I dati tendenziali dell’economia sembrano essere in altalena: dati positivi si alternano a segnali di frenata, settori proficui per alcuni mesi sembrano improvvisamente stagnare, altri ripartono inaspettatamente. Insomma, uno scenario in cui diventa difficile pianificare, in cui investire per aprire una nuova attività sembra effettivamente divenuto più complesso per la difficoltà di previsione di dati attendibili.

Eppure… in questo scenario instabile il franchising sembra un’isola di (ragionevole) prevedibilità e di possibilità di investire seguendo le orme di chi ha già sperimentato (con successo) e continua a seguire e accompagnare nella crescita le unità affiliate. Il franchising, a differenza di altri comparti, mantiene il segno più in quasi tutti gli indicatori, e sicuramente nel dato di fatturato aggregato, di numero dei brand e di punti vendita in franchising in Italia. La sostanziale tenuta del franchising, nonché la crescita di fatturato e punto vendita, si spiega con la messa a sistema del modello commerciale che ogni casa-madre è tenuta a strutturare sia nella fase (obbligatoria) di sperimentazione che per prassi è di almeno 12 mesi (ma sarebbe meglio una sperimentazione pari al periodo necessario all’unità ad arrivare a regime) in modo da comprovare con un conto economico effettivo il successo commerciale del sistema. L’analisi strategica e la progettazione di dettaglio necessaria a definire un sistema originale, innovativo e sostanziale quale il franchising deve essere ai sensi della legge 129/2004, nonché la progettazione dei manuali che attestano l’identificabilità del sistema, sono elementi che portano a definire ogni dettaglio del modello di business, rendendo più profittevole della media il sistema franchising.

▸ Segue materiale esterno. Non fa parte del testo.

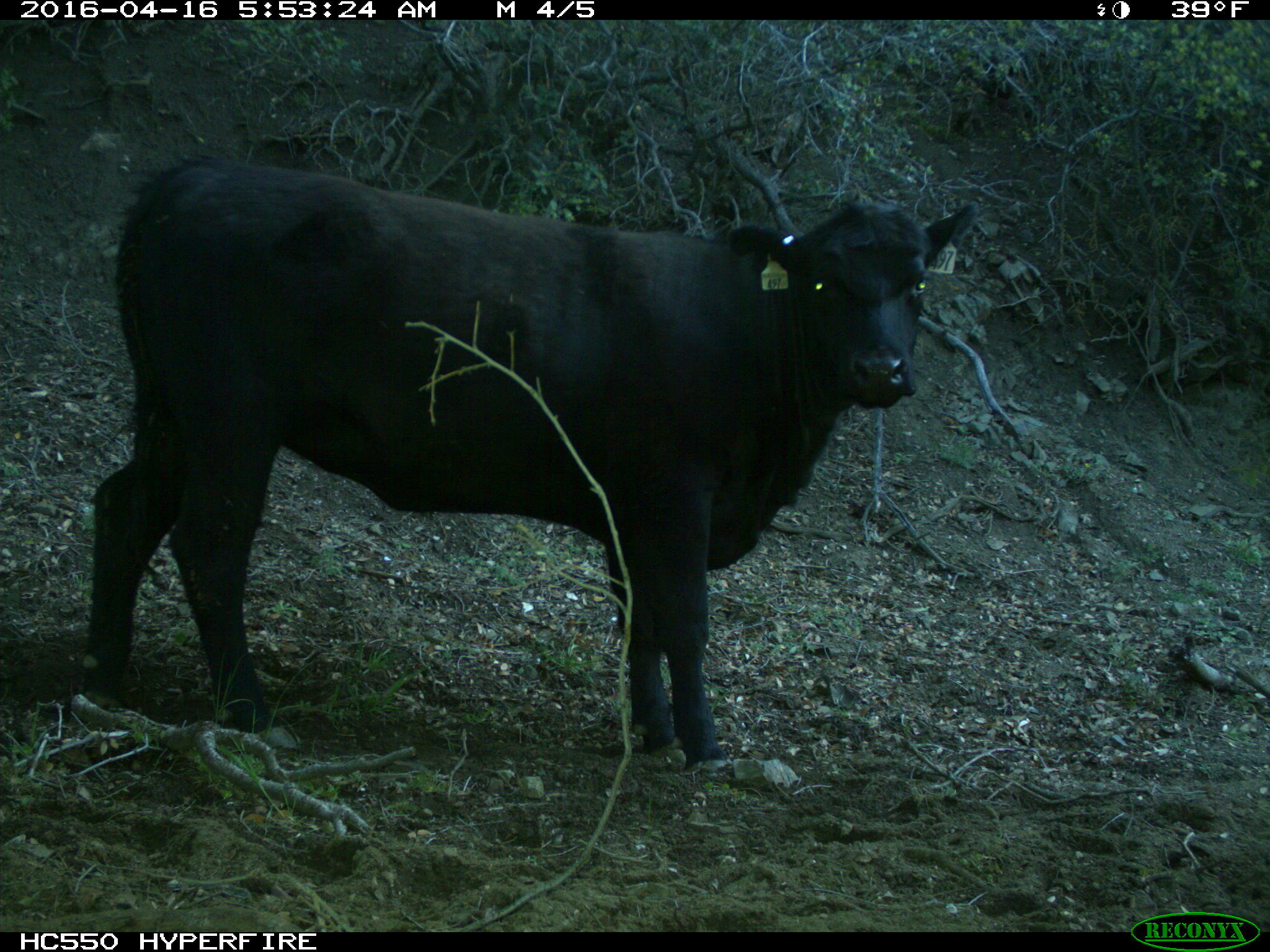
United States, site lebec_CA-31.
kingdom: Animalia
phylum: Chordata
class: Mammalia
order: Artiodactyla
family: Bovidae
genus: Bos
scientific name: Bos taurus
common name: domestic cow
Bos taurus (domestic cow).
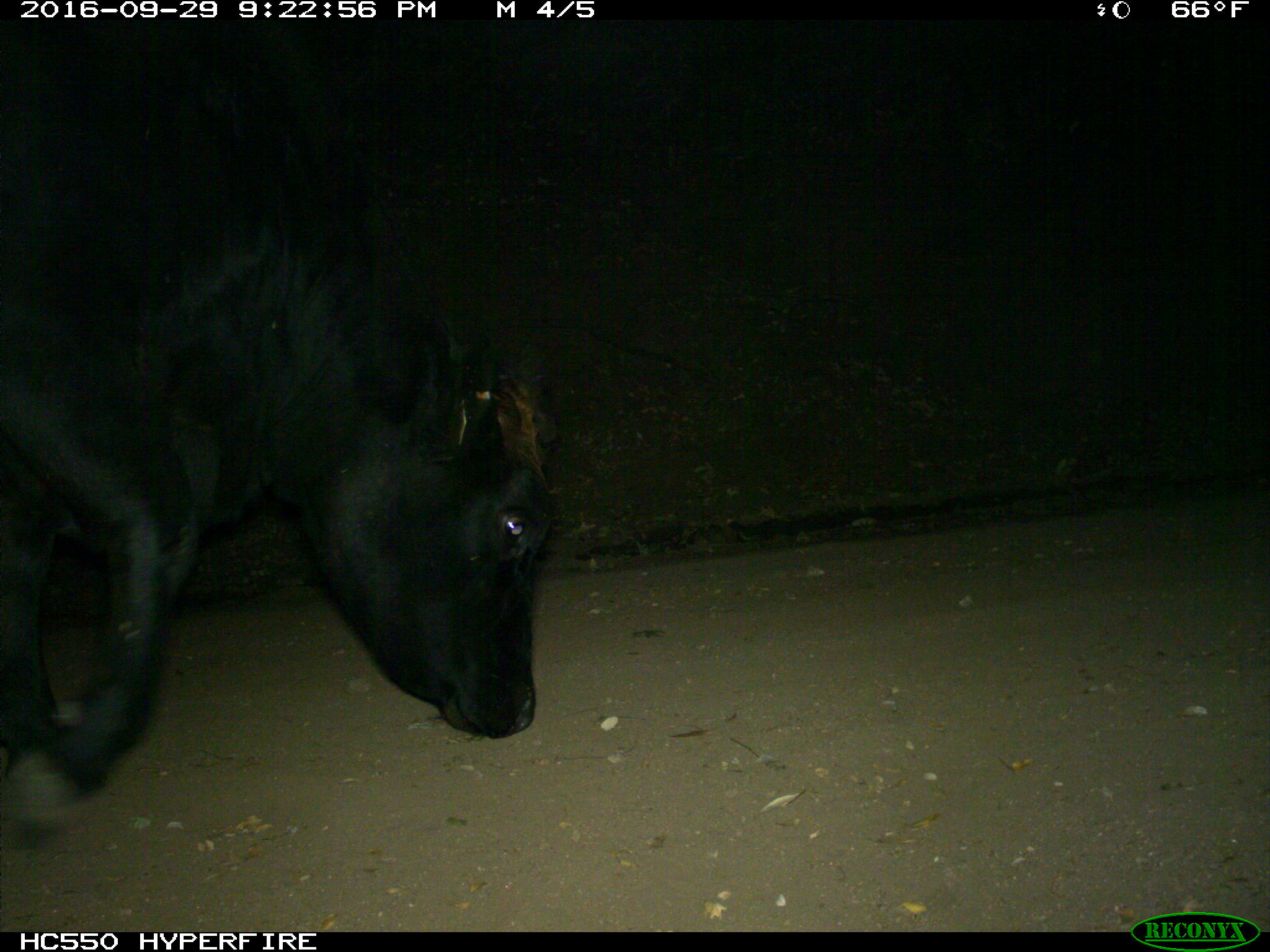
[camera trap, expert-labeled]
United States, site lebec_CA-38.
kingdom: Animalia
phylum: Chordata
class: Mammalia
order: Artiodactyla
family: Bovidae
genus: Bos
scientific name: Bos taurus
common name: domestic cow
Bos taurus (domestic cow).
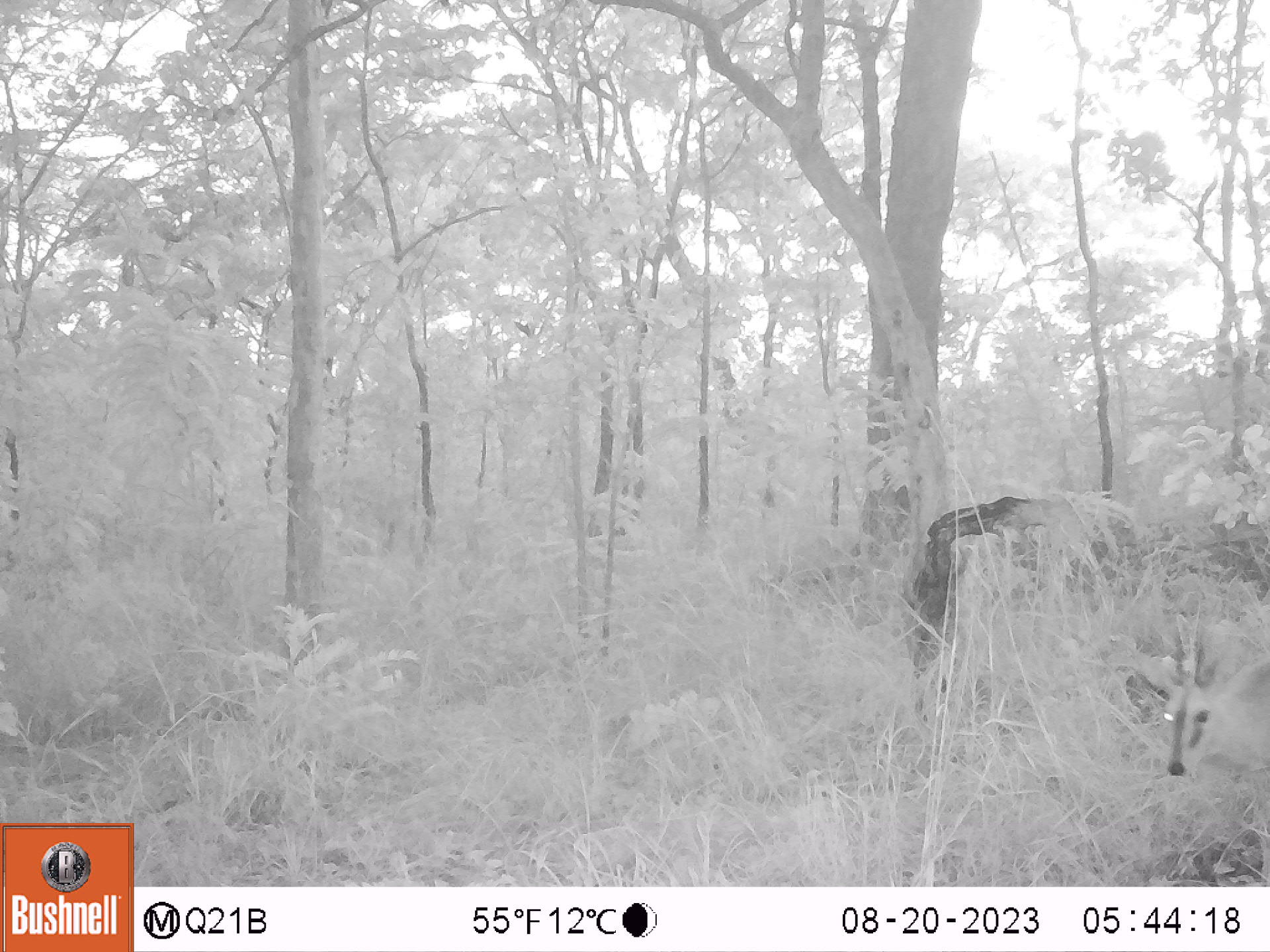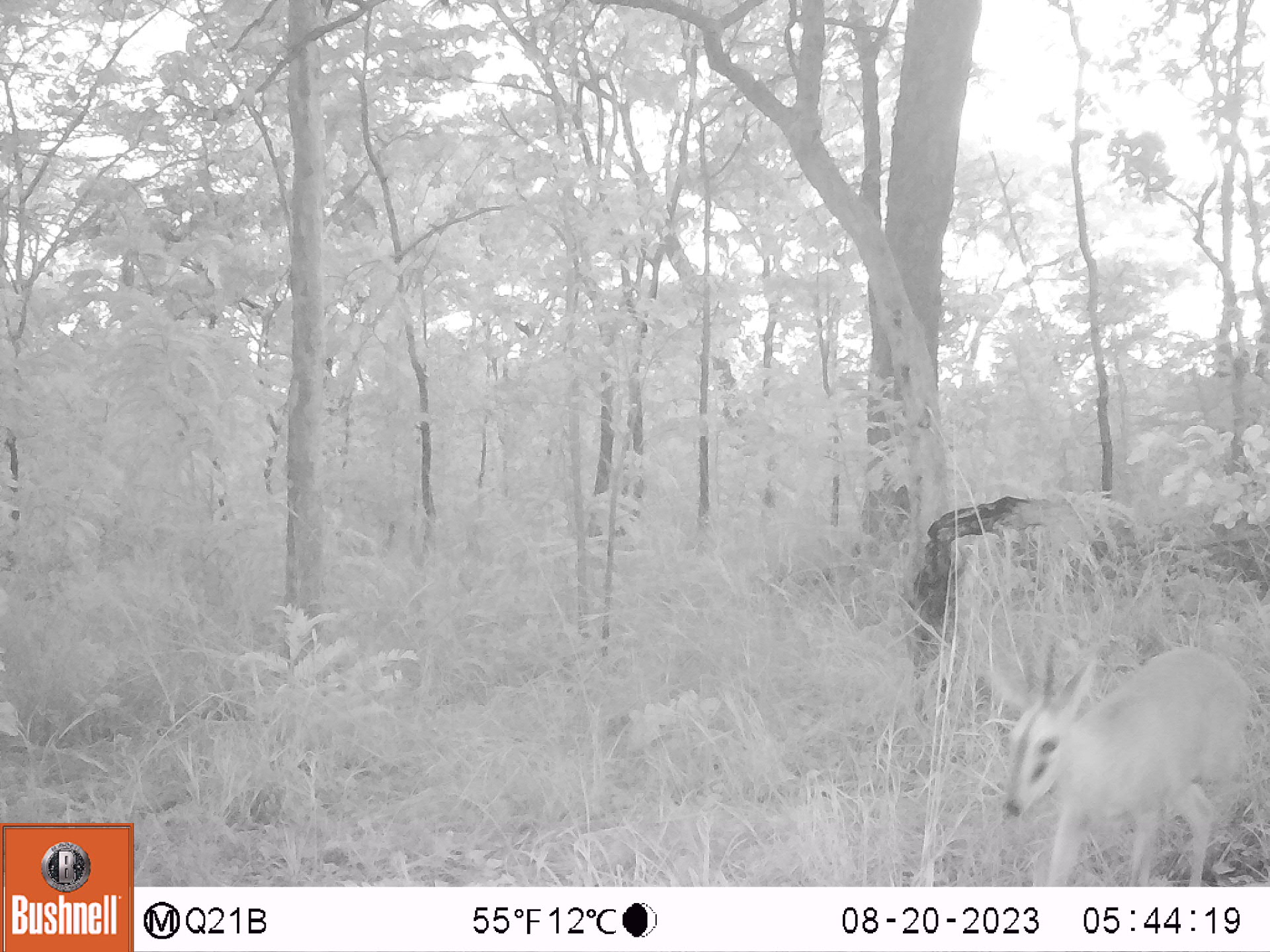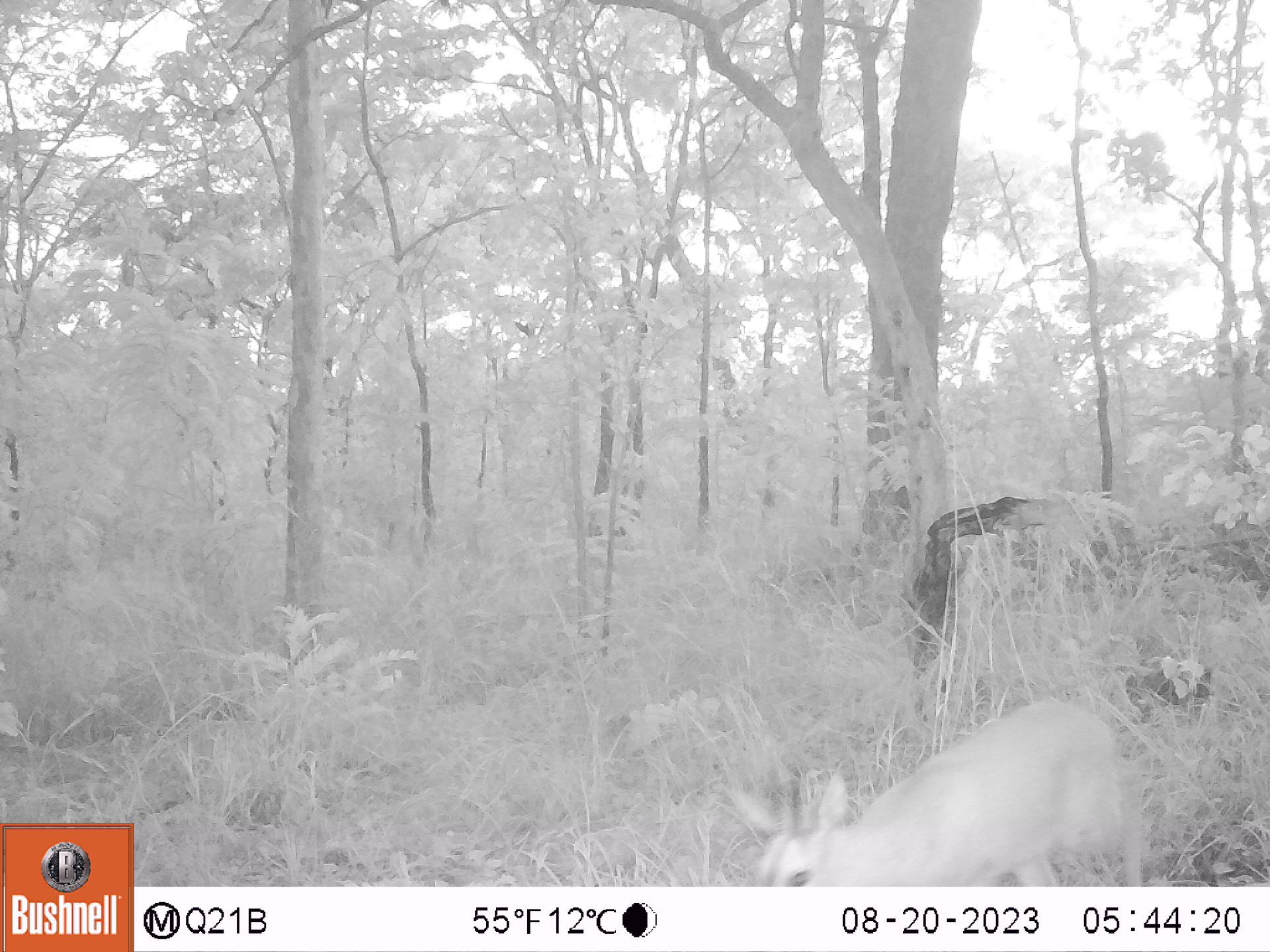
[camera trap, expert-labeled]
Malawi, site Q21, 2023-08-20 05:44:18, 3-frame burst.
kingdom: Animalia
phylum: Chordata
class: Mammalia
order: Artiodactyla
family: Bovidae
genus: Sylvicapra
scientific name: Sylvicapra grimmia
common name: common duiker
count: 1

Certo, ogni imprenditore che avvii la propria attività in franchising resta un imprenditore indipendente ed in quanto tale corre il rischio d’impresa ed ha la piena responsabilità dello sviluppo commerciale della propria unità di vendita, tuttavia il poter sfruttare un pacchetto di strumenti e servizi dedicati da una vera e propria “marcia in più” capace di potenziare l’offerta a livello locale ed aumentare le probabilità di successo.
Dunque, in un autunno che sembra ancora incerto, meglio seguire la via del franchising: un sistema sperimentato e replicato in più punti, un marchio già avviato e l’assistenza della casa-madre sono sicuramente ragioni interessanti per valutare la possibilità di fare impresa… ma non da soli.